Nuestro héroe despertó, desde sus primeras frases, los aplausos de los asistentes. Se hallaba en uno de sus más inspirados momentos oratorios, en pro de la disolución del vínculo matrimonial, cuando una aguda voz destacó del fondo de la sala diciendo,
 “¡Cristianito, no digas ya más tonterías…!”.
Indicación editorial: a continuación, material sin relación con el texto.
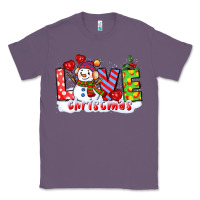 Lavender love christmas snowman Classic Tee - CowGirlArtShop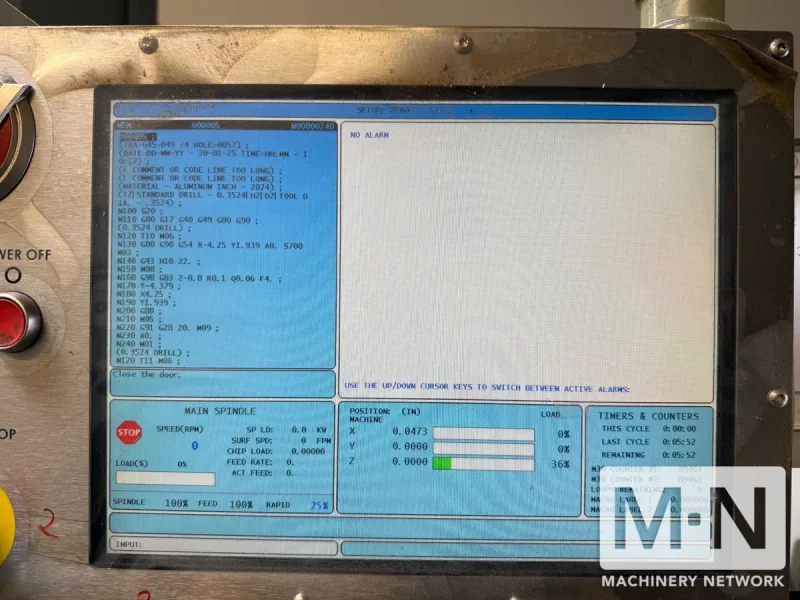 HAAS VF-2 CNC Vertical Machining Center, 2012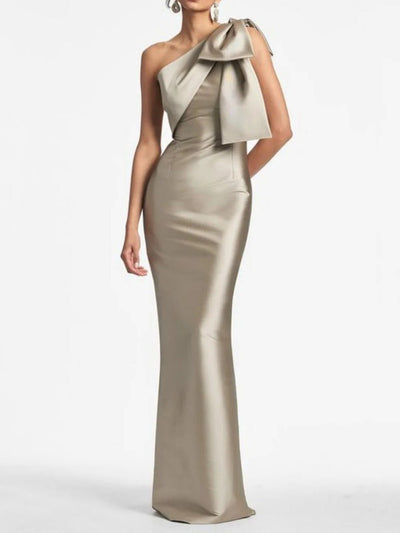 Afiyah One Shoulder Maxi Dress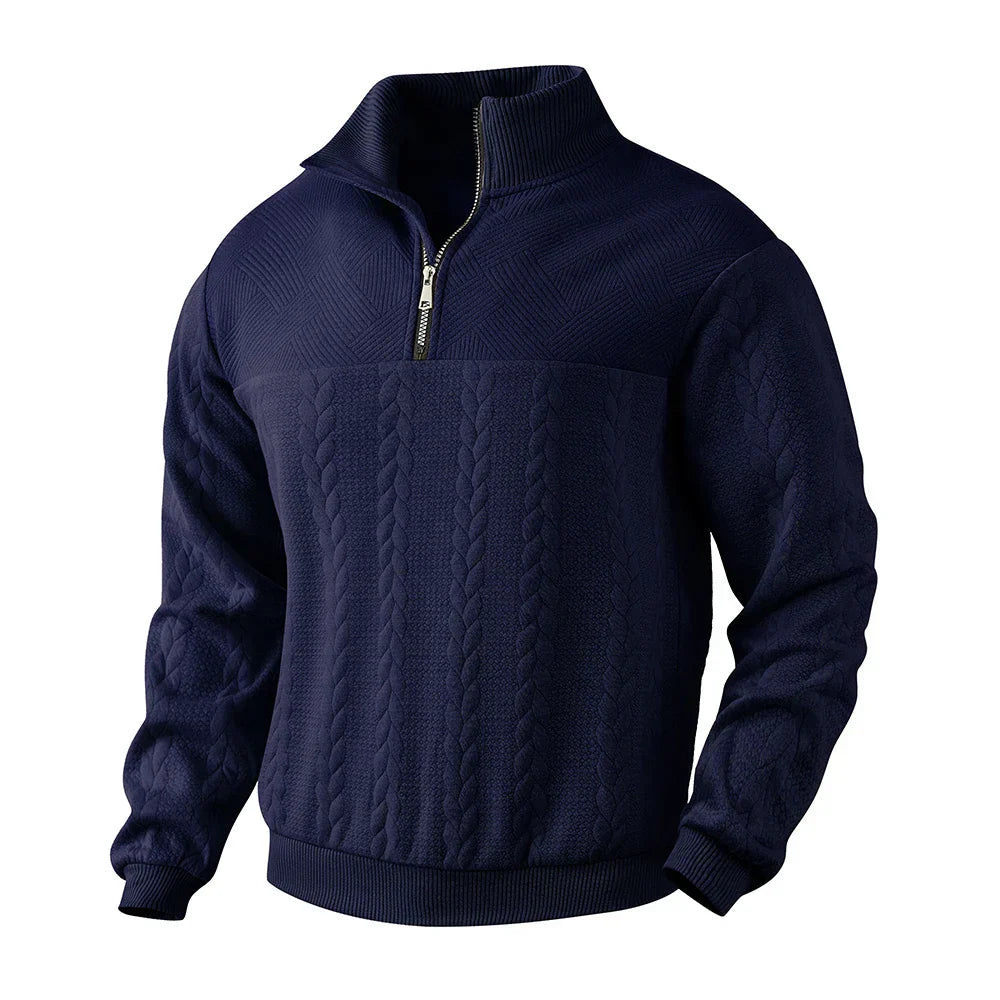 Theo Knit Half-Zip Sweater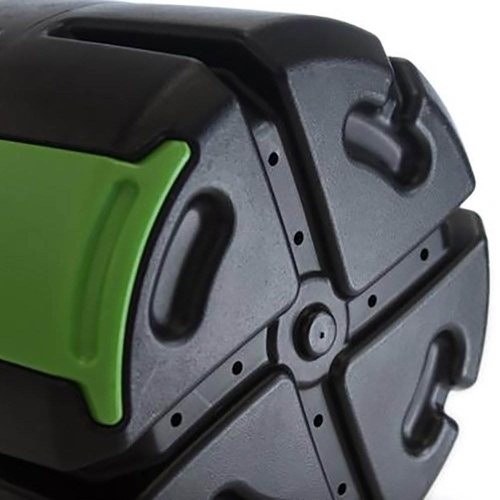 FCMP Outdoor HOTFROG 37 Gallon Chamber Rolling Compost Tumbler Bin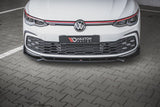 Maxton Design Front Splitter + Flaps V.2 Volkswagen Golf Mk8 GTi / R-Line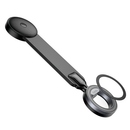 Magnetic Dashboard Phone Holder w/ Memory Alloy, 360 Rotation, Ring Magnet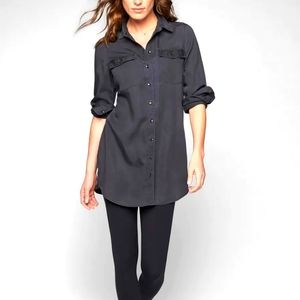 Athleta Tencel Town Button Front Dress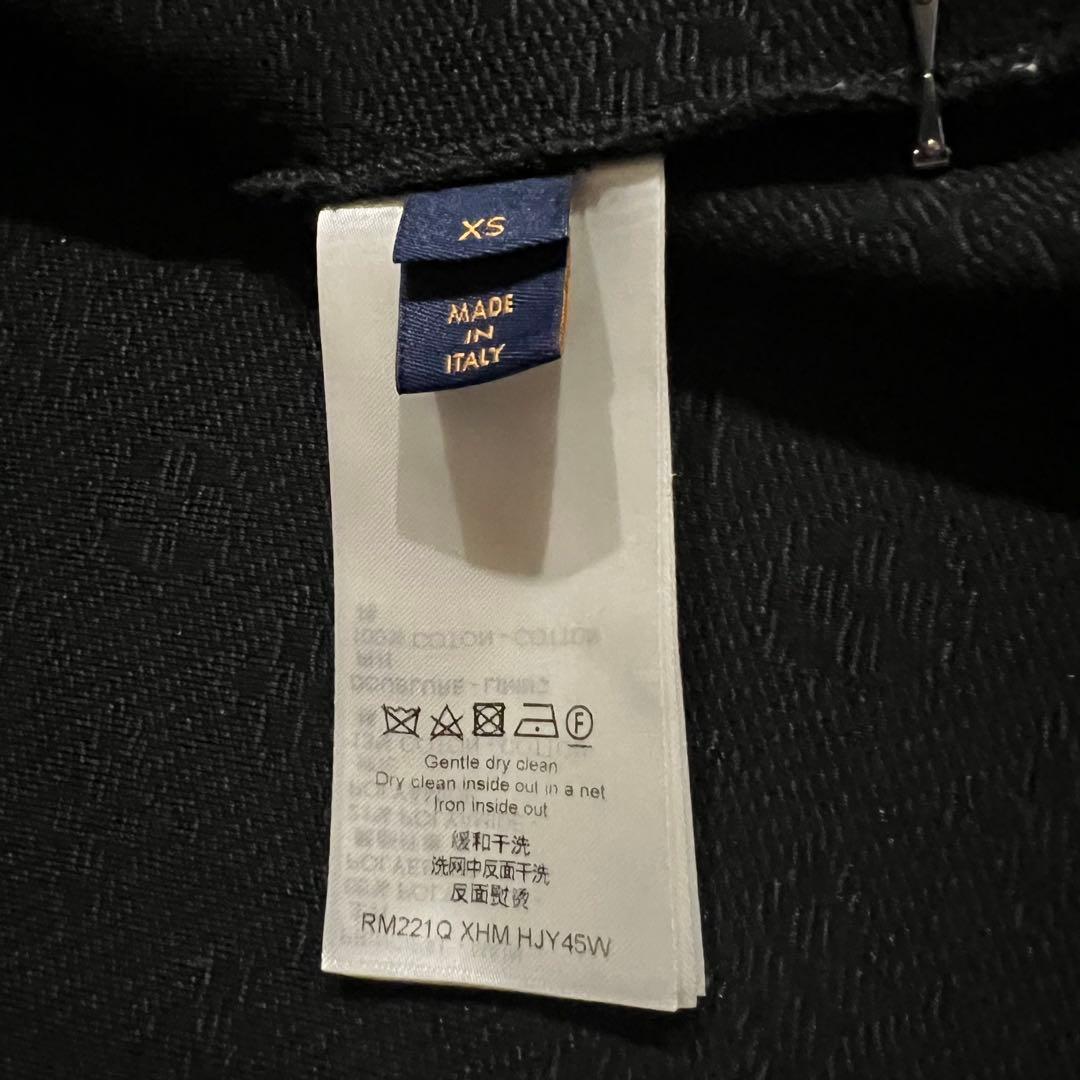 【美品】ルイ・ヴィトン モノグラムジャージジップアップ　ブルゾン【メンズXS】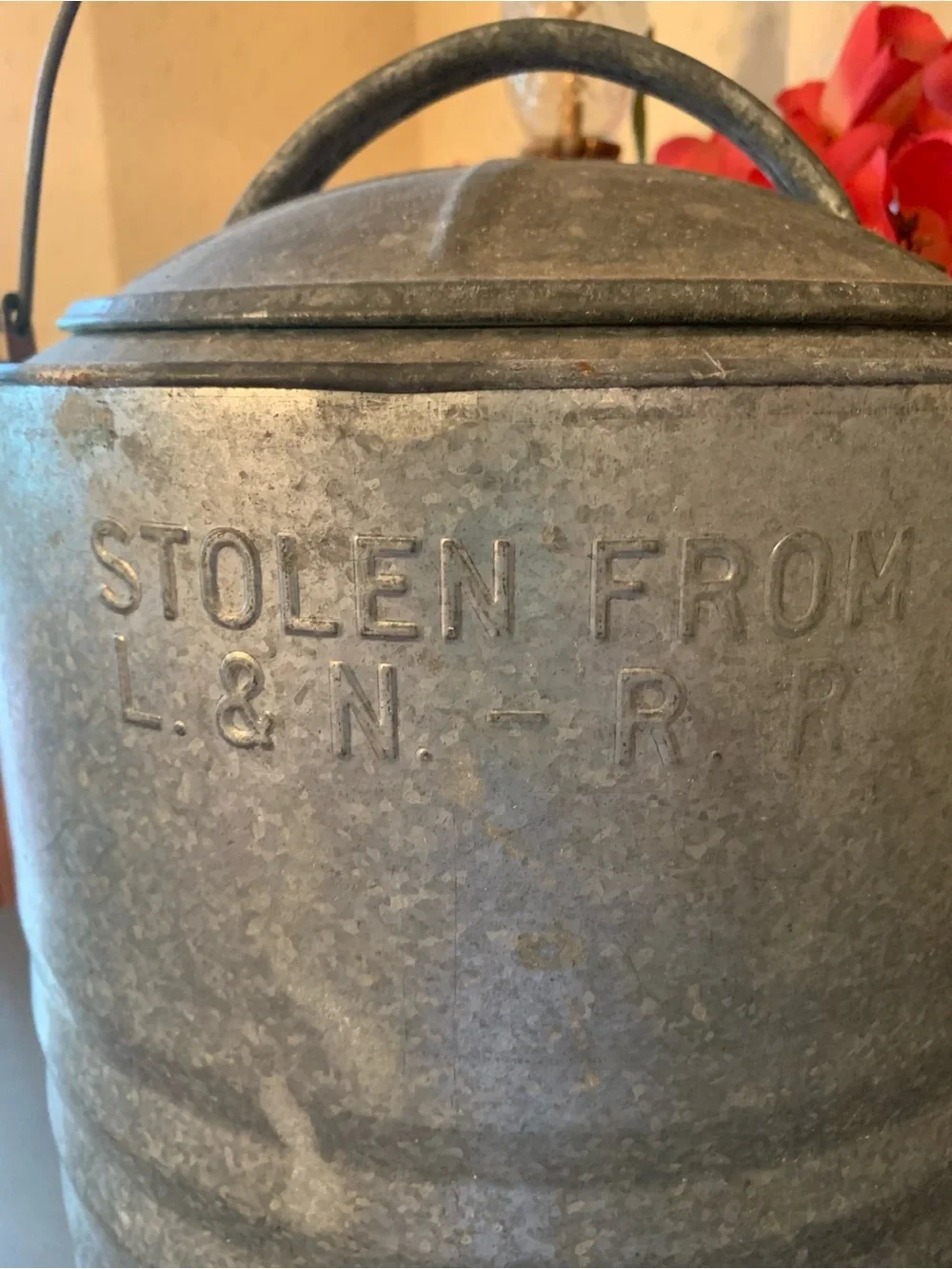 VINTAGE, Louisville and Nashville, L and N railroad water cooler. RARE.
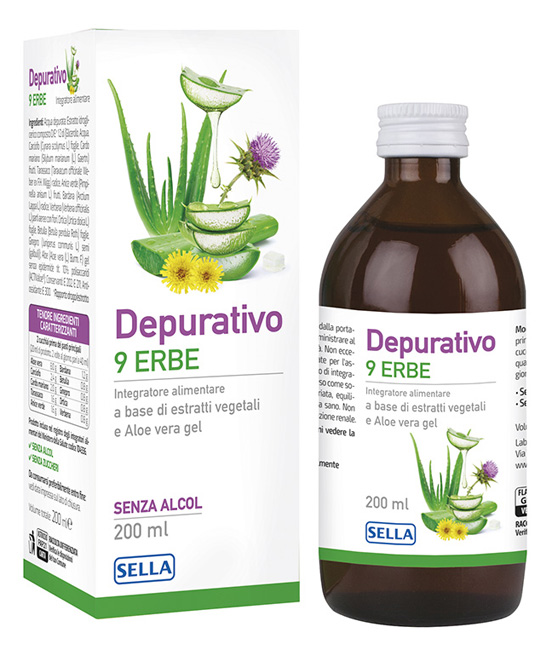 DEPURATIVO 9 ERBE 200 ML - Pharmaleader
Por el pasillo central, apoyada en un bastón, avanzaba hacia la mesa una mujer; era pequeña, vestía de negro, y tenía una mirada viva y penetrante que parecía desafiar a todos. Cuando llegó al estrado cogió de la mano a Cristian, que permanecía mudo mirándola, y alzándolo con suavidad de su asiento, se dirigió a la sala, y en tono de súplica agregó

“Discúlpenle ustedes él no piensa así, lo que pasa es que con tanto leer se ha trastornado…” luego, mirando a Cristian, concluyó con una voz entre enérgica y cariñosa  -¡Vámonos a casa!  y ante la sorpresa general, los dos abandonaron el casino.

La Tata murió pasados los cien años, según las cuentas que los más ancianos del lugar hicieron. Al recibir la noticia Cristian, que se hallaba en un consejo de administración, tomando la palabra dijo “Señores espero que sepan perdonarme, pero mi tata acaba de fallecer, y debo acudir a velar su cadáver” y ante el asombro de todos se levantó, saliendo  de la asamblea.

Aquel día, la paleta del sepulturero, no enterró solo los restos de Brígida, sino que con ellos quedaron también tapiados para siempre, la infancia, la adolescencia y la juventud de Cristian.